Mas ser mais alto não é bom por si só. Por exemplo, pessoas altas precisam comer mais comida, ocupam mais espaço e podem ser mais propensas à osteoartrose e outras condições de saúde mais tarde na vida. Se todos tivessem acesso a aumentos de altura, quaisquer vantagens econômicas que uma pessoa pudesse ganhar por ser mais alta ou não existiriam mais, porque todos os outros também seriam mais altos, ou poderiam ser compensados por essas outras desvantagens baseadas na altura.

No entanto, esse não é o caso de todos os bens. Diz-se que os bens que podem beneficiar tanto o indivíduo como as outras pessoas têm “benefício coletivo”. Um exemplo disso pode ser a vacina contra a gripe ou a vacina MMR. Se uma pessoa toma medidas para se proteger de pegar uma doença infecciosa (ou, talvez no futuro, ter seus genes editados para torná-la imune a uma certa doença infecciosa), essa pessoa também beneficia o resto da sociedade ao não carregar e espalhar a doença para outras pessoas. Se todos tomarem a vacina da gripe, ou melhorarem os seus sistemas imunitários, a sociedade é ainda mais beneficiada através da redução da carga da doença.

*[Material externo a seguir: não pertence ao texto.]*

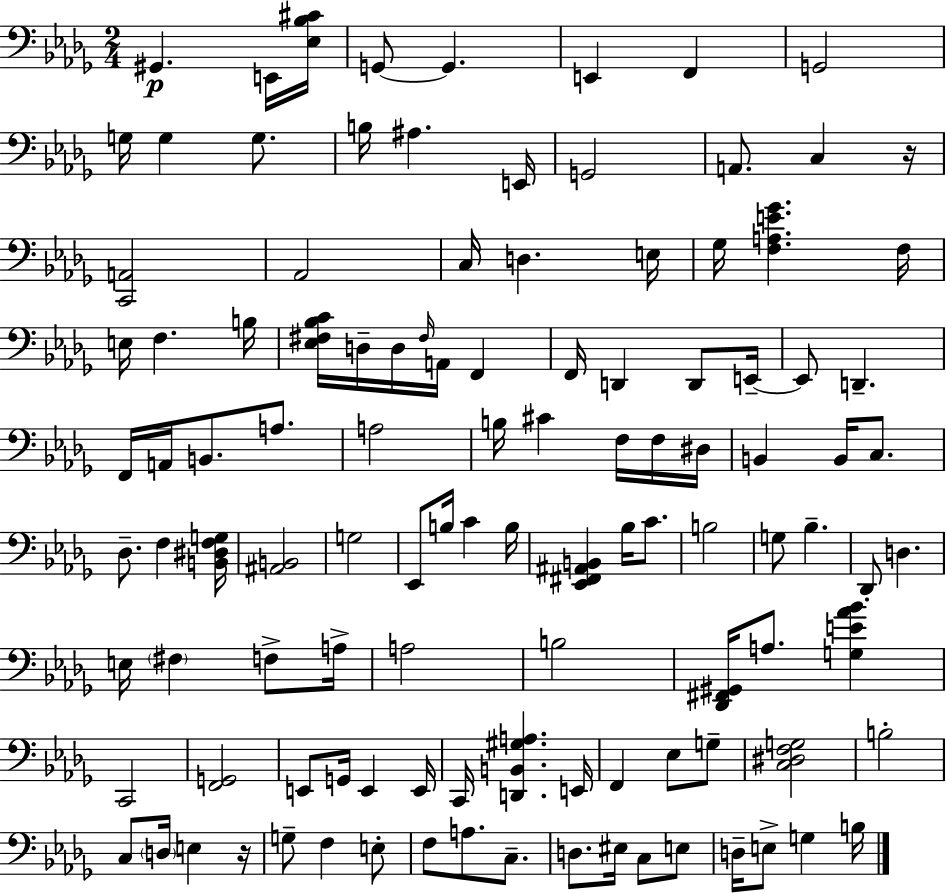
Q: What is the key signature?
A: BES minor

Se a proibição apenas de melhorias que proporcionem benefícios coletivos pode ser mais defensável moralmente do que também permitir àqueles que só produzem bens posicionais. Caso contrário, se permitirmos que todos procurem melhorias que produzam bens posicionais, pode haver poucos benefícios para as melhorias, quer para o indivíduo, quer para todos, uma vez que os custos para o resto da sociedade são tidos em conta, como no exemplo da altura. Mas pode haver benefícios para a sociedade em geral se dermos acesso a aprimoramentos que criam ou apoiam bens de benefício coletivo, tais como aprimoramentos do sistema imunológico.

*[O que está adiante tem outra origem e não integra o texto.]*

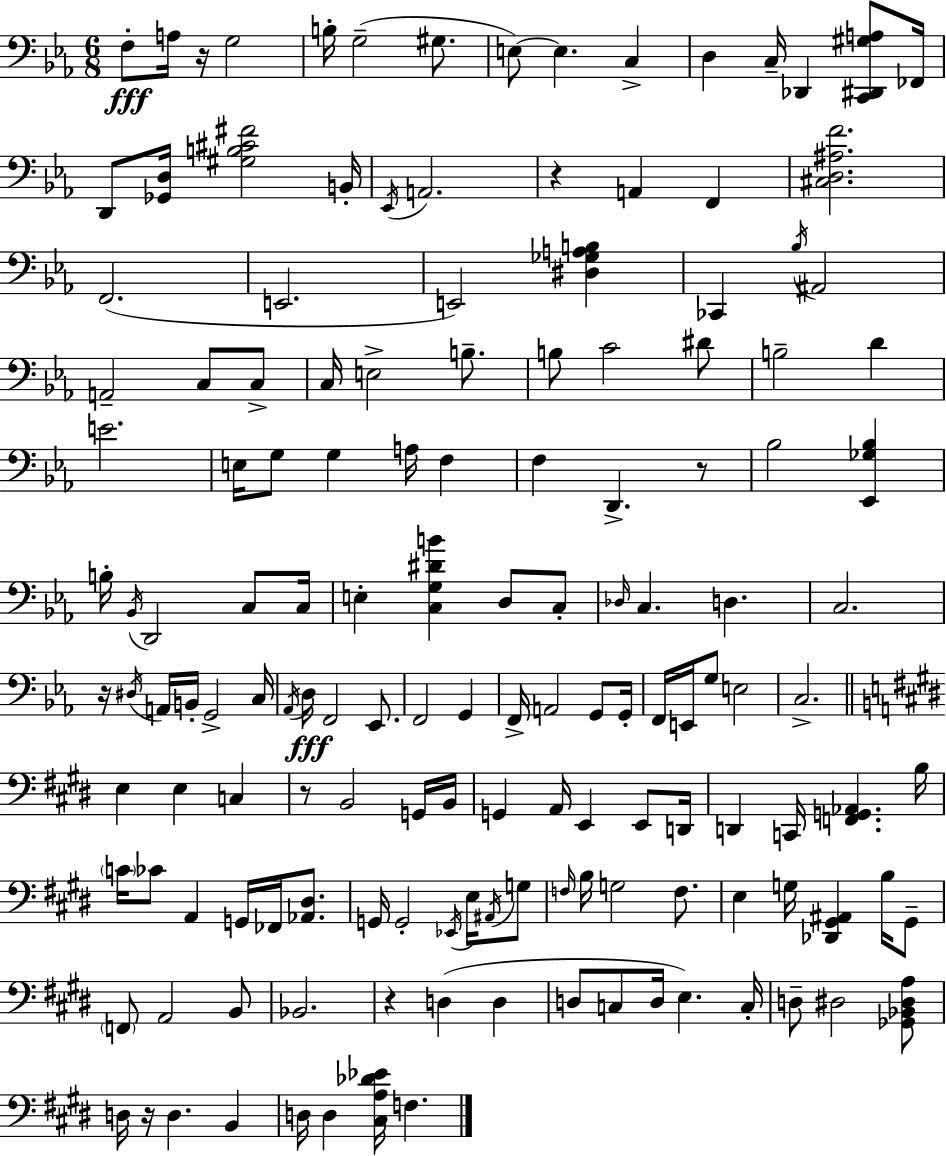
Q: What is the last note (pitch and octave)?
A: F3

Bambos os especialistas e a sociedade ainda precisam decidir o que constitui o uso ético da edição genética para aprimoramento, e quais benefícios os aprimoramentos podem ter para o indivíduo ou para a sociedade – ou para ambos. Esta talvez seja uma maneira de decidir se e como o melhoramento genético humano deve ser permitido no futuro.